Stored rows:

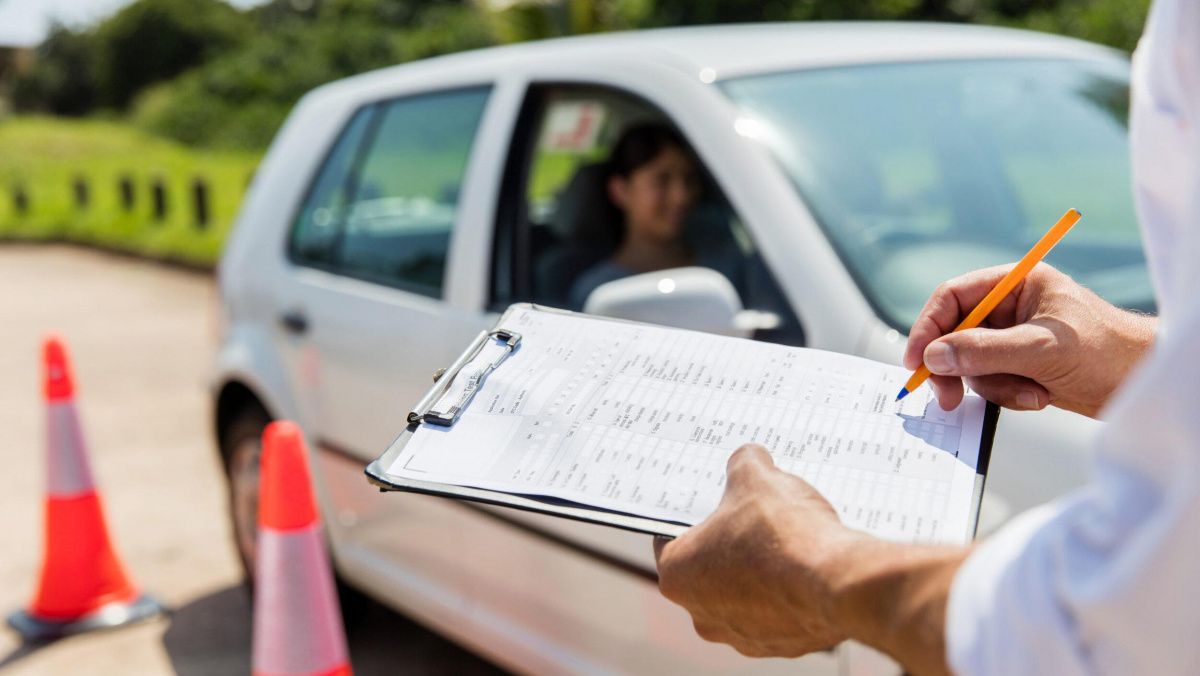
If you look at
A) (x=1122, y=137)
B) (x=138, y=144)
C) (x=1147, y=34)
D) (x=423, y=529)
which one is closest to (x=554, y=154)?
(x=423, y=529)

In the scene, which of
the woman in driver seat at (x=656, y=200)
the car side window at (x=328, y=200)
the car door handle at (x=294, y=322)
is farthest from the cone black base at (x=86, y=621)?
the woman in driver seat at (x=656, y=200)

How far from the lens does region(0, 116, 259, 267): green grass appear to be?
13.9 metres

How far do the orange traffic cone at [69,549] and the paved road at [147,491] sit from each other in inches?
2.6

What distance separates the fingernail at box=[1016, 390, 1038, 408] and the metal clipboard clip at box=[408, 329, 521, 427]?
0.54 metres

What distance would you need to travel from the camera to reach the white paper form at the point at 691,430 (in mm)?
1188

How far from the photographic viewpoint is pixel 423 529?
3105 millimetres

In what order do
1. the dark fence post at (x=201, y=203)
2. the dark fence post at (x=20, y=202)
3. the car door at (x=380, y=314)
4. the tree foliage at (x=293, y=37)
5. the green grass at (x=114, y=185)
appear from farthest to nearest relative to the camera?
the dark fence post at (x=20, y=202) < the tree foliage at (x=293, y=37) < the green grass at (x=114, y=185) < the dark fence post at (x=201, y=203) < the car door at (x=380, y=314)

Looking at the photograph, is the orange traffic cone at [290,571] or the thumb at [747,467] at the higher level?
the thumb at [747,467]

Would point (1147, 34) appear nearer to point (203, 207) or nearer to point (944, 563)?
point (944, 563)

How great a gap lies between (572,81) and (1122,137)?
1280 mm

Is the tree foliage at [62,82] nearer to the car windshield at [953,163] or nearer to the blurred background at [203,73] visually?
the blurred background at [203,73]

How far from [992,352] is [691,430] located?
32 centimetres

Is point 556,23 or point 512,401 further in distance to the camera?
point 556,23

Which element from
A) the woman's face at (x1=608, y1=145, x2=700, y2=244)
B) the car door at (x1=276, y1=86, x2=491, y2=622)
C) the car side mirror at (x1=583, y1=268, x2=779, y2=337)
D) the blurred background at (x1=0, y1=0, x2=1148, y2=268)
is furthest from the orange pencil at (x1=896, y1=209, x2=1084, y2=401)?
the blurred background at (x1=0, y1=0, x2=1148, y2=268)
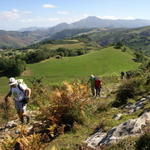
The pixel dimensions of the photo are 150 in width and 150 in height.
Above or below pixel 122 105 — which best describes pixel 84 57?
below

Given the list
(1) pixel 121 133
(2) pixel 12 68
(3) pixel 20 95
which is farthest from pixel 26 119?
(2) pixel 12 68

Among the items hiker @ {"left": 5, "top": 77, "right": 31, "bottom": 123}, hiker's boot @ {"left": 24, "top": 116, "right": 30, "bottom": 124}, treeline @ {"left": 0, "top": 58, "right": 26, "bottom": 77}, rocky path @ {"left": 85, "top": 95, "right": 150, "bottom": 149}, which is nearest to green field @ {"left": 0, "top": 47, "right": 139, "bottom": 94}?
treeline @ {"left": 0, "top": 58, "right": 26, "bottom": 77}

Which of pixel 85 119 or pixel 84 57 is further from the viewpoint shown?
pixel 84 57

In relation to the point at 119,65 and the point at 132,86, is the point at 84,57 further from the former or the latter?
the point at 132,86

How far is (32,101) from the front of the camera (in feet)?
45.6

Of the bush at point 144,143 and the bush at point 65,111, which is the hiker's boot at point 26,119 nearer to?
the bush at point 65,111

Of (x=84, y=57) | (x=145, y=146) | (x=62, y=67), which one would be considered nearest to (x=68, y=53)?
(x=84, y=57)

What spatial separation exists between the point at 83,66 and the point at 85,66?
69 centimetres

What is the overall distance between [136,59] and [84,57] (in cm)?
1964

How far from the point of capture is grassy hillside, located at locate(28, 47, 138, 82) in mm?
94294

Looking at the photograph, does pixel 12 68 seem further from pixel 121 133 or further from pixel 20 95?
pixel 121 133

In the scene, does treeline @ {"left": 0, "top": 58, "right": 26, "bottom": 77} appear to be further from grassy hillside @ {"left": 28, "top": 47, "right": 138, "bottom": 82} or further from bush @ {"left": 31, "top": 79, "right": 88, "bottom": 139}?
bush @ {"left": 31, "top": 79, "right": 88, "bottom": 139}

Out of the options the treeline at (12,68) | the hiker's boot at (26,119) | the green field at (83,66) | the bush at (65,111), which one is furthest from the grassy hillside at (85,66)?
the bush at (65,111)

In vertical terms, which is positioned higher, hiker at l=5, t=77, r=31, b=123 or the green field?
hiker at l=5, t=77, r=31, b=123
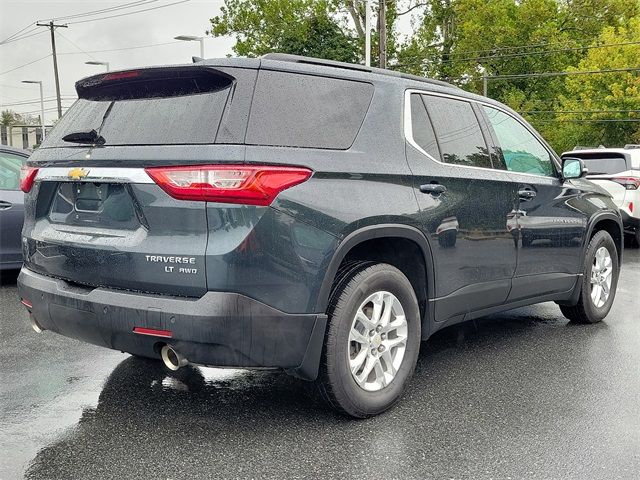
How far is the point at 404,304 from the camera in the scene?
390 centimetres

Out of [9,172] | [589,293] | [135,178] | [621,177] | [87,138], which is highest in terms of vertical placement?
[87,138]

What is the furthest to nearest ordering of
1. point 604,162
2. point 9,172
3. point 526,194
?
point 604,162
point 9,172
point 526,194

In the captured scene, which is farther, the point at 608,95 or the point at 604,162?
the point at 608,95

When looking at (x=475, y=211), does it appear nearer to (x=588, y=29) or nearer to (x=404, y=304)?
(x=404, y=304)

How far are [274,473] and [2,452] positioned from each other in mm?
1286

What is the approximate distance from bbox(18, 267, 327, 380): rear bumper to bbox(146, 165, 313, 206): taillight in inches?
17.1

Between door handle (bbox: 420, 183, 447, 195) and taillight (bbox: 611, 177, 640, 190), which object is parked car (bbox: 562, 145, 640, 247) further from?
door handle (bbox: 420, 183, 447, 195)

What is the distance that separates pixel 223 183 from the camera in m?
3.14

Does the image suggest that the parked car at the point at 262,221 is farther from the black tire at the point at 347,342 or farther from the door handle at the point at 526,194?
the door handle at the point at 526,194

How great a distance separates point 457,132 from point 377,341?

■ **TASK GOAL**
Reproduce all of the rows above word for word, omitting the pictures.

■ **THE SOLUTION**
If you look at
A) (x=1122, y=137)
B) (x=138, y=144)
C) (x=1147, y=34)
D) (x=423, y=529)
which one is closest to (x=554, y=154)?
(x=423, y=529)

In the scene, which of
the woman in driver seat at (x=656, y=200)
the car side window at (x=328, y=200)
the car door handle at (x=294, y=322)
is farthest from the cone black base at (x=86, y=621)?
the woman in driver seat at (x=656, y=200)

How far from the lens does region(0, 116, 259, 267): green grass appear to be?
13.9 metres

How far do the orange traffic cone at [69,549] and the paved road at [147,491] sit from each other in inches?
2.6

What distance separates the fingernail at box=[1016, 390, 1038, 408] and the metal clipboard clip at box=[408, 329, 521, 427]?
0.54 metres

What distance would you need to travel from the camera to reach the white paper form at the point at 691,430 (in mm)?
1188

How far from the photographic viewpoint is pixel 423 529?
3105 millimetres

In what order do
1. the dark fence post at (x=201, y=203)
2. the dark fence post at (x=20, y=202)
3. the car door at (x=380, y=314)
4. the tree foliage at (x=293, y=37)
5. the green grass at (x=114, y=185)
appear from farthest to nearest relative to the camera?
the dark fence post at (x=20, y=202) < the tree foliage at (x=293, y=37) < the green grass at (x=114, y=185) < the dark fence post at (x=201, y=203) < the car door at (x=380, y=314)

Looking at the photograph, is the orange traffic cone at [290,571] or the thumb at [747,467] at the higher level?
the thumb at [747,467]

Would point (1147, 34) appear nearer to point (203, 207) or nearer to point (944, 563)?
point (944, 563)

How great a gap lies between (572,81) and (1122,137)?
1280 mm

Is the tree foliage at [62,82] nearer to the car windshield at [953,163] or nearer to the blurred background at [203,73] visually?
the blurred background at [203,73]

How far from [992,352] is [691,430] located?
32 centimetres

Is point 556,23 or point 512,401 further in distance to the camera?
point 556,23

Which element from
A) the woman's face at (x1=608, y1=145, x2=700, y2=244)
B) the car door at (x1=276, y1=86, x2=491, y2=622)
C) the car side mirror at (x1=583, y1=268, x2=779, y2=337)
D) the blurred background at (x1=0, y1=0, x2=1148, y2=268)
is furthest from the orange pencil at (x1=896, y1=209, x2=1084, y2=401)?
the blurred background at (x1=0, y1=0, x2=1148, y2=268)
The pixel dimensions of the photo are 150 in width and 150 in height.
Above or below pixel 122 105 — which best describes pixel 84 57?
below

Given the list
(1) pixel 121 133
(2) pixel 12 68
(3) pixel 20 95
which is farthest from pixel 26 119?
(2) pixel 12 68

Among the items hiker @ {"left": 5, "top": 77, "right": 31, "bottom": 123}, hiker's boot @ {"left": 24, "top": 116, "right": 30, "bottom": 124}, treeline @ {"left": 0, "top": 58, "right": 26, "bottom": 77}, rocky path @ {"left": 85, "top": 95, "right": 150, "bottom": 149}, which is nearest to green field @ {"left": 0, "top": 47, "right": 139, "bottom": 94}?
treeline @ {"left": 0, "top": 58, "right": 26, "bottom": 77}

Which of pixel 85 119 or pixel 84 57 is further from the viewpoint shown?
pixel 84 57

In relation to the point at 119,65 and the point at 132,86, is the point at 84,57 further from the former or the latter?
the point at 132,86

How far is (32,101) from the front of the camera (in feet)?
45.6

Of the bush at point 144,143 and the bush at point 65,111, which is the hiker's boot at point 26,119 nearer to?
the bush at point 65,111

Of (x=84, y=57) | (x=145, y=146) | (x=62, y=67), which one would be considered nearest to (x=68, y=53)?
(x=84, y=57)

What spatial separation exists between the point at 83,66 and the point at 85,66?
69 centimetres

What is the overall distance between [136,59] and [84,57] (in cm)?
1964

How far from the point of capture is grassy hillside, located at locate(28, 47, 138, 82) in mm?
94294

Looking at the photograph, does pixel 12 68 seem further from pixel 121 133 or further from pixel 20 95?
pixel 121 133

In the scene, does treeline @ {"left": 0, "top": 58, "right": 26, "bottom": 77} appear to be further from grassy hillside @ {"left": 28, "top": 47, "right": 138, "bottom": 82} or further from bush @ {"left": 31, "top": 79, "right": 88, "bottom": 139}?
bush @ {"left": 31, "top": 79, "right": 88, "bottom": 139}

Out of the options the treeline at (12,68) | the hiker's boot at (26,119) | the green field at (83,66) | the bush at (65,111), which one is furthest from the grassy hillside at (85,66)?
the bush at (65,111)

In vertical terms, which is positioned higher, hiker at l=5, t=77, r=31, b=123 or the green field?
hiker at l=5, t=77, r=31, b=123
How far is the point at 404,304 from the camera in the scene?
390 centimetres

Out of [9,172] | [589,293] | [135,178] | [621,177] | [87,138], which is highest in terms of vertical placement?
[87,138]

What is the furthest to nearest ordering of
1. point 604,162
2. point 9,172
3. point 526,194
?
point 604,162
point 9,172
point 526,194

In the captured scene, which is farther, the point at 608,95 or the point at 604,162?
the point at 608,95

When looking at (x=475, y=211), does it appear nearer to (x=588, y=29) or nearer to (x=404, y=304)?
(x=404, y=304)

How far are [274,473] and [2,452] positioned from each other in mm?
1286

What is the approximate distance from bbox(18, 267, 327, 380): rear bumper to bbox(146, 165, 313, 206): taillight in inches?
17.1

Between door handle (bbox: 420, 183, 447, 195) and taillight (bbox: 611, 177, 640, 190), which object is parked car (bbox: 562, 145, 640, 247) further from?
door handle (bbox: 420, 183, 447, 195)

What is the distance that separates pixel 223 183 from the camera in m?
3.14

Does the image suggest that the parked car at the point at 262,221 is farther from the black tire at the point at 347,342 or farther from the door handle at the point at 526,194?
the door handle at the point at 526,194

How great a distance separates point 457,132 from point 377,341?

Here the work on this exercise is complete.